(Ненаучный анализ)
— Нет, не могу я на это спокойно смотреть, — сказал мой друг Вилли, когда мы уселись за столик в ресторане и уставились на большой телеэкран над баром, — это ужас какой-то! Они ревут перед телекамерами, слезами умываются, эти бабуси. Просто сердце щемит на них глядеть, на бедняжек этих…
— А что их так разобрало на старости лет? Чего они убиваются? — спросил я.
— А ты послушай о чём их страдания, тогда поймёшь. Вот эта мордатая бабка, гляди, как она захлёбывается, как слёзки бумажной салфеткой с косметики стирает. Слышишь, на что жалуется? Оказывается сорок лет назад, — нет ты не ослышался, я сказал сорок, этот политик в седых усах и ковбойской шляпе, вон он там на фото в верхнем углу, он тогда сорок лет назад был молодым холостяком и гулякой. Так вот он эту мордатую, что ныне в слезах, как-то в порыве эмоций ущипнул за задницу, один лишь разок.
Ну не знаю зачем он это сделал — может она тогда была на вид и ощупь поаппетитнее, чем сегодня, и он, наверняка, был в те годы менее разборчив. Да и нравы тогда было не такие ханжеские, как сегодня. Ну ущипнул и ущипнул, велико дело! Молодость, гормоны играют, было бы о чём говорить! Я даже допускаю, что она при этом взвизгнула, не то от боли, не то от радости — поди сейчас узнай. Так он, этот негодник усатый, представь себе, ущипнуть-то ущипнул, но дальше в нужном направлении не продвинулся, не стал её домогаться! Даже погулять не пригласил. Уверен, она по этому поводу сильно огорчилась и затаила на него в душе хамство. На том они и распрощались, жили своими жизнями все сорок лет, как могли, пока он не остепенился и не стал знаменитым политиком, да при деньгах. Вот тут-то она и вспомнила про тот щипок. Кабы он по жизни получился работягой и без больших денег, она бы про этот пустячок и не вспомнила. Но он-то вышел в люди, стал известной личностью, а тут как раз в Америке открыли охотничий сезон на сексуальных приставал, тут она и вспомнила. И щипок вспомнила, и что затем ею пренебрёг, тоже.

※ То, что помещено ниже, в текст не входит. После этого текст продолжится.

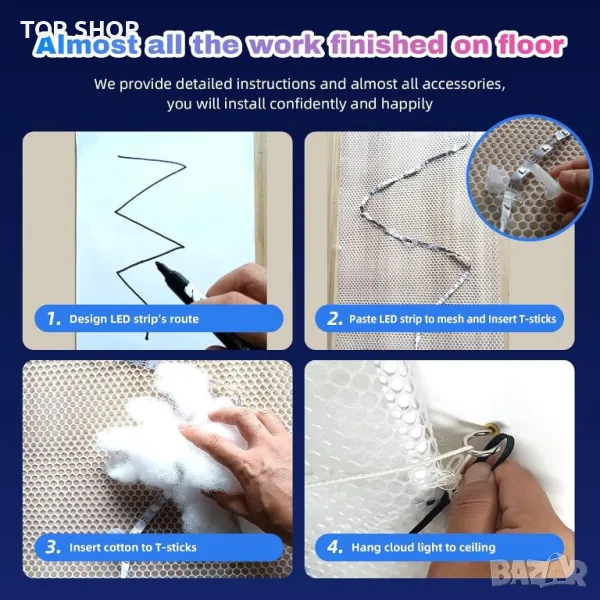 TOP SHOP

Almost all the work finished on floor

We provide detailed instructions and almost all accessories, you will install confidently and happily

1. Design LED strip's route

2. Paste LED strip to mesh and Insert T-sticks

3. Insert cotton to T-sticks

4. Hang cloud light to ceiling

BAZAR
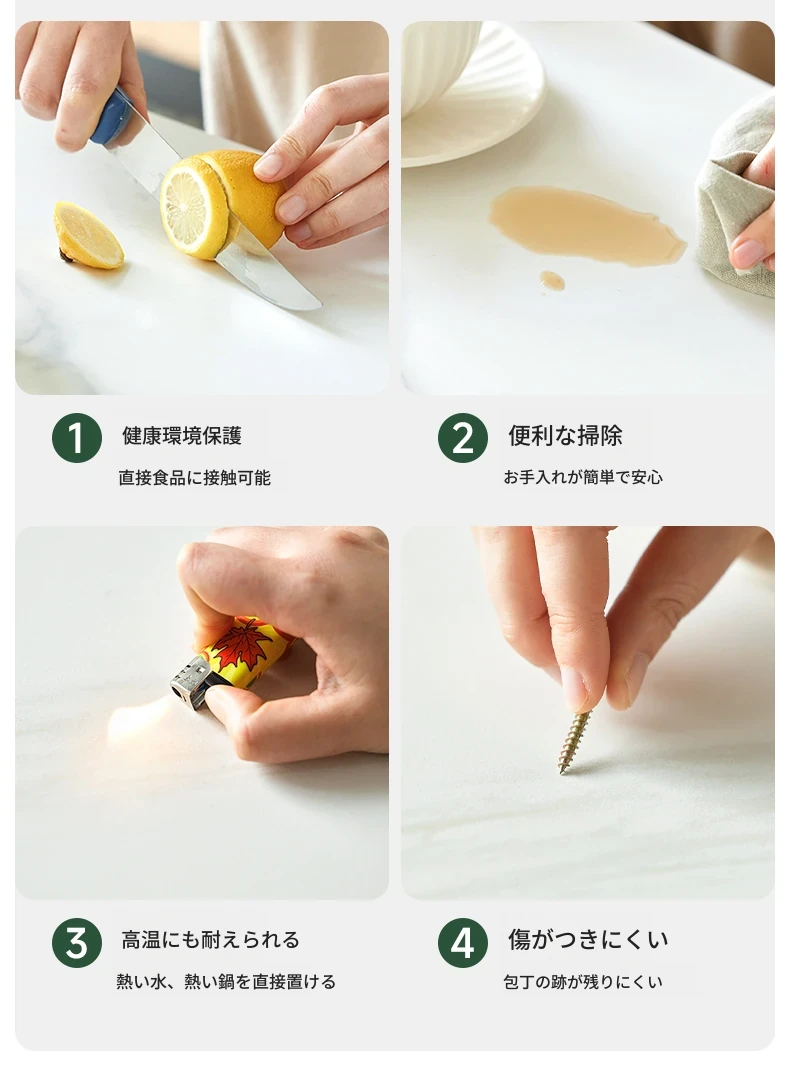 1 健康環境保護
直接食品に接触可能

2 便利な掃除
お手入れが簡単で安心

3 高温にも耐えられる
熱い水、熱い鍋を直接置ける

4 傷がつきにくい
包丁の跡が残りにくい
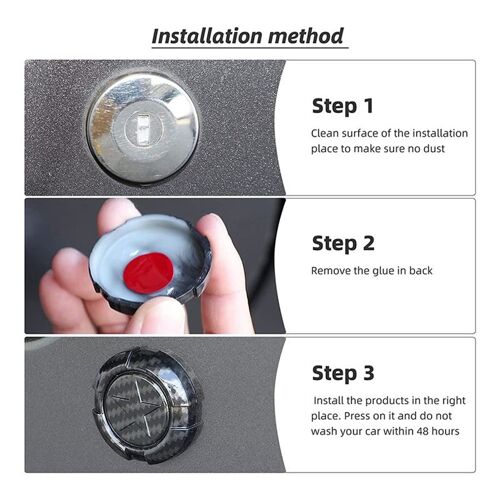 Installation method

Step 1

Clean surface of the installation place to make sure no dust

Step 2

Remove the glue in back

Step 3

Install the products in the right place. Press on it and do not wash your car within 48 hours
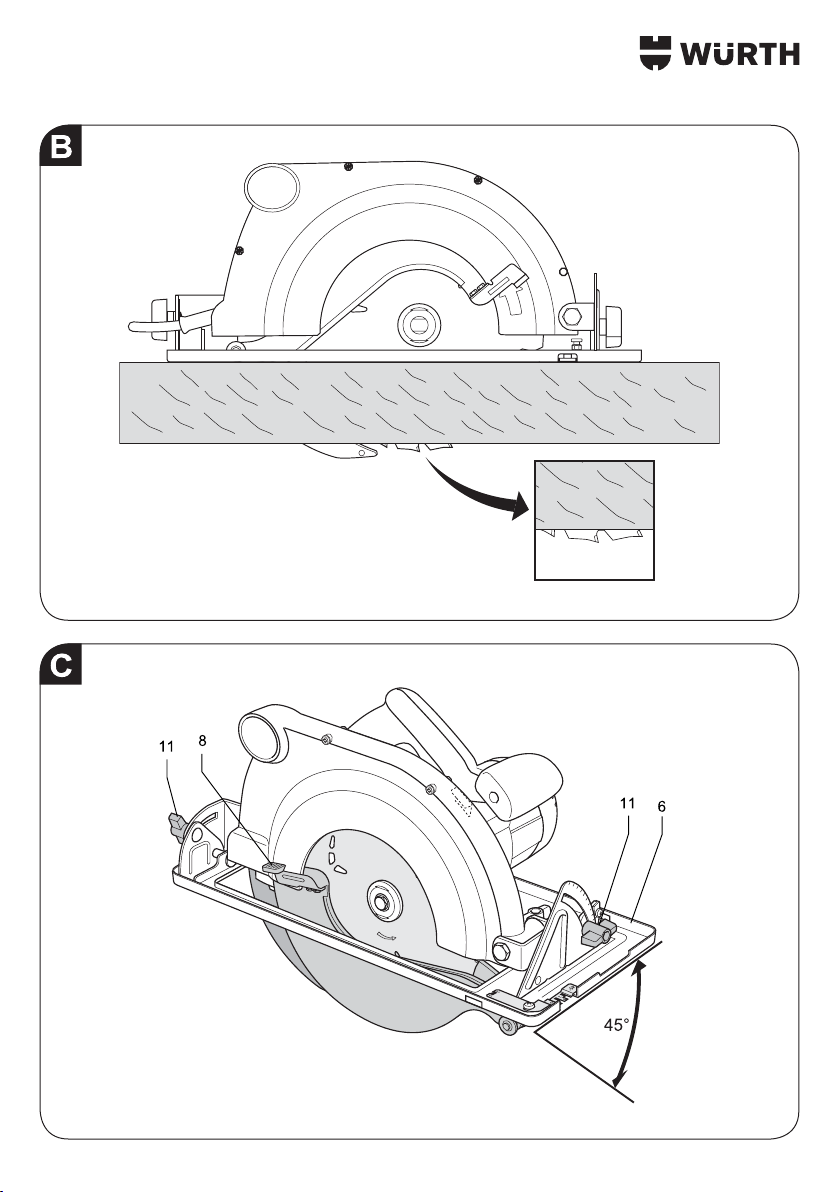 WÜRTH

B

C

11
8
11
6
45°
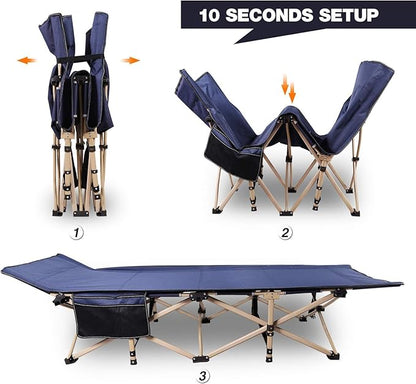 10 SECONDS SETUP

1

2

3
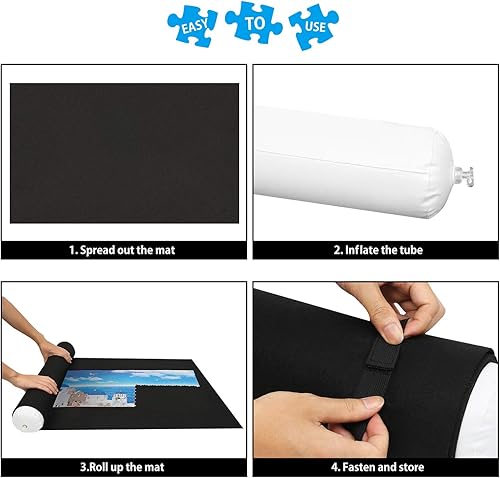 EASY TO USE

1. Spread out the mat

2. Inflate the tube

3.Roll up the mat

4. Fasten and store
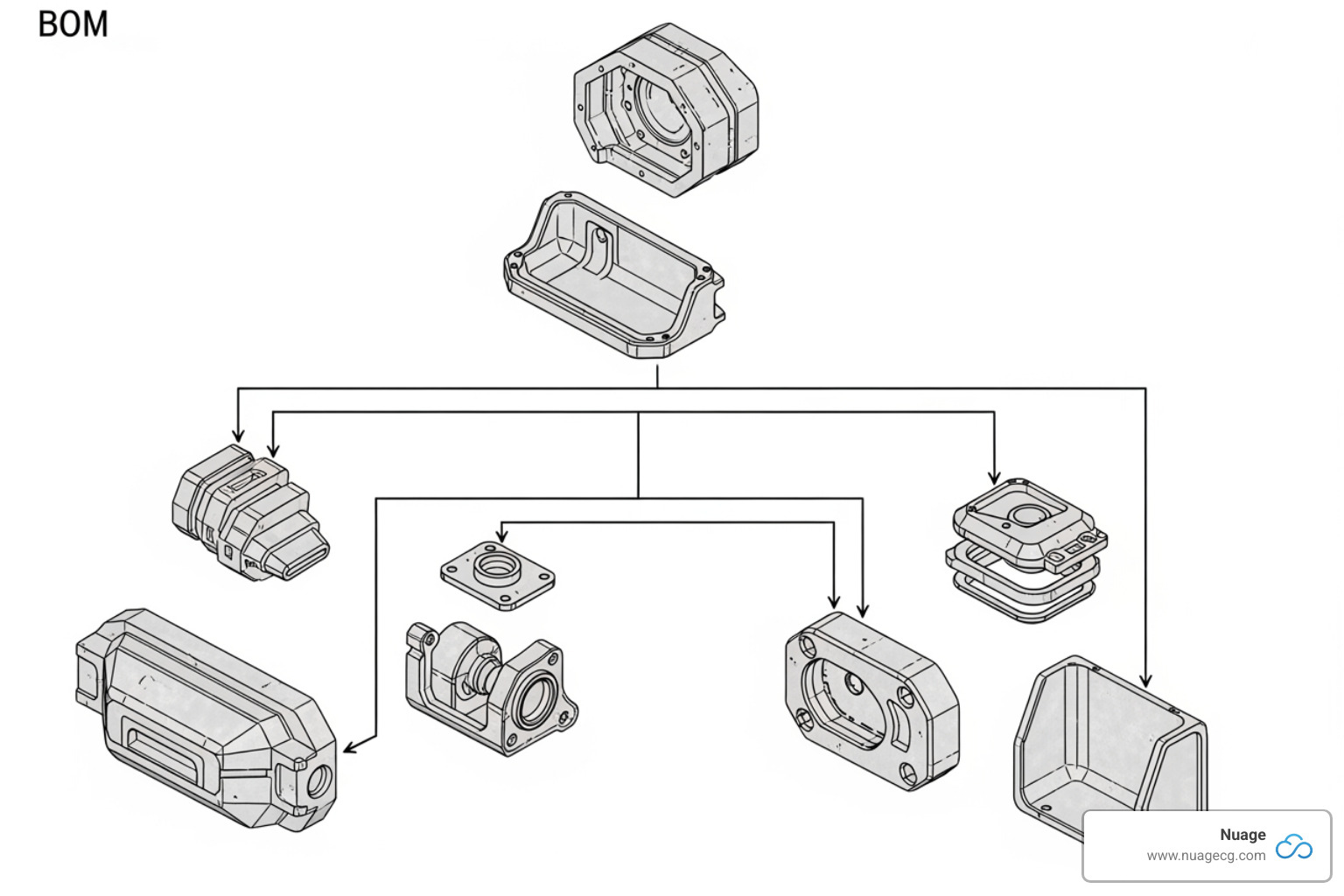 BOM

Nuage
www.nuagecg.com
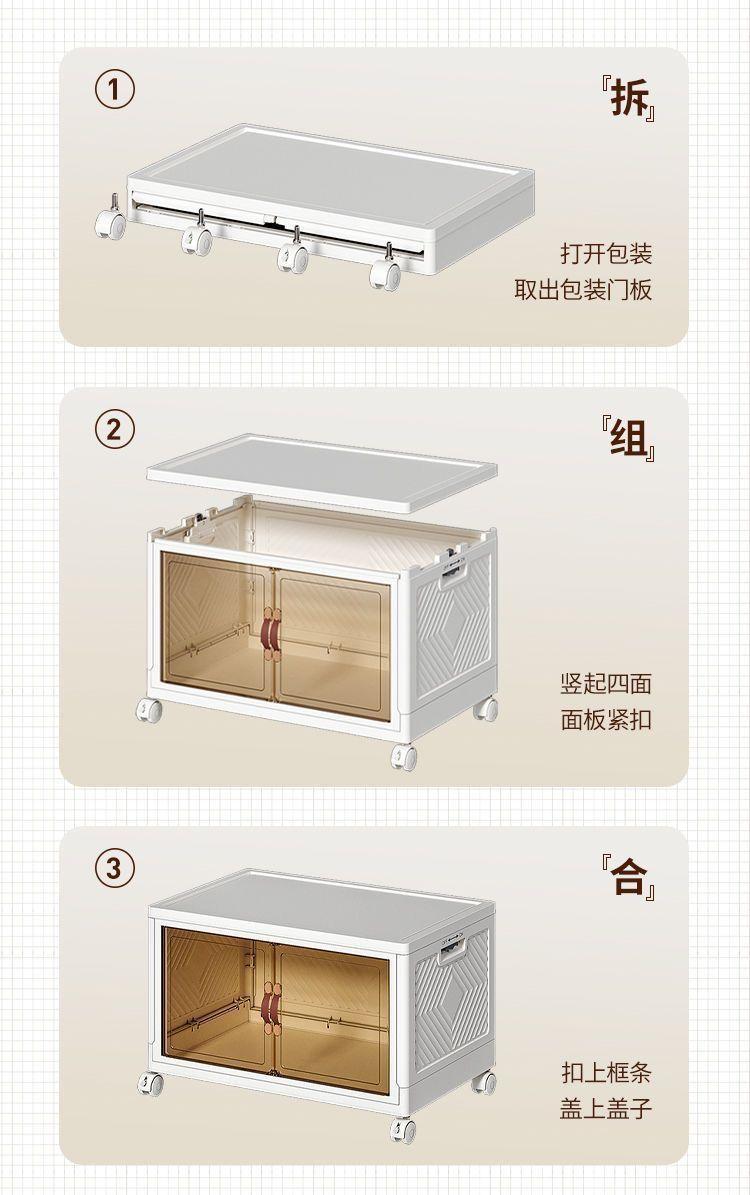 ①
『拆』
打开包装
取出包装门板

②
『组』
竖起四面
面板紧扣

③
『合』
扣上框条
盖上盖子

А дальше что? Своих-то мозгов у неё явно не достанет, что с этим старым щипком делать, но всегда найдётся знаток, который сообразит, как из этого можно извлечь выгоду. Объявился какой-то адвокатишко, а может даже открыл кошелёк сам мистер Сорос, которому надо для своих грязных амбиций этого политика, что в ковбойской шляпе, сковырнуть. Сорос любит свои миллиарды втихаря тратить на развал этой страны и пропихивания наверх тех, кто ему послушен. Я не знаю, может они даже эксперта по щипкам наняли чтобы исследовать её задницу, не осталось ли там отпечатков пальцев этого престарелого политика? Но за сорок-то лет задница быльём поросла, так что и не разглядишь. Впрочем, им это не так важно, они эту мордатую бабусю всё равно нанимают, обучают денёк-другой, как перед камерой реветь — и пошло-поехало! Рыдает новоявленная лицедейка, античный щипок переживает, хоть Оскара ей давай.
Пронырливый адвокатик чует, что каша заварилась и готова уже к употреблению, значит пришло время этого старого щипуна судить. Только суд — дело рискованное, поди докажи, щипал ли он её за задницу сорок лет назад, или это ей в мечтах примерещилось? Свидетелей-то нет. Он говорит «не щипал», она говорит «щипал». Кому верить? Но адвокатик и не хочет дело до суда доводить, он этого даже боится. Ему надо сговориться с другой стороной чтобы дело уладить до суда, договориться за кругленькую сумму. Такая у них, адвокатов, игра. Суд это ведь не для поиска справедливости, это как пугало, чтобы деньги высосать эффективнее.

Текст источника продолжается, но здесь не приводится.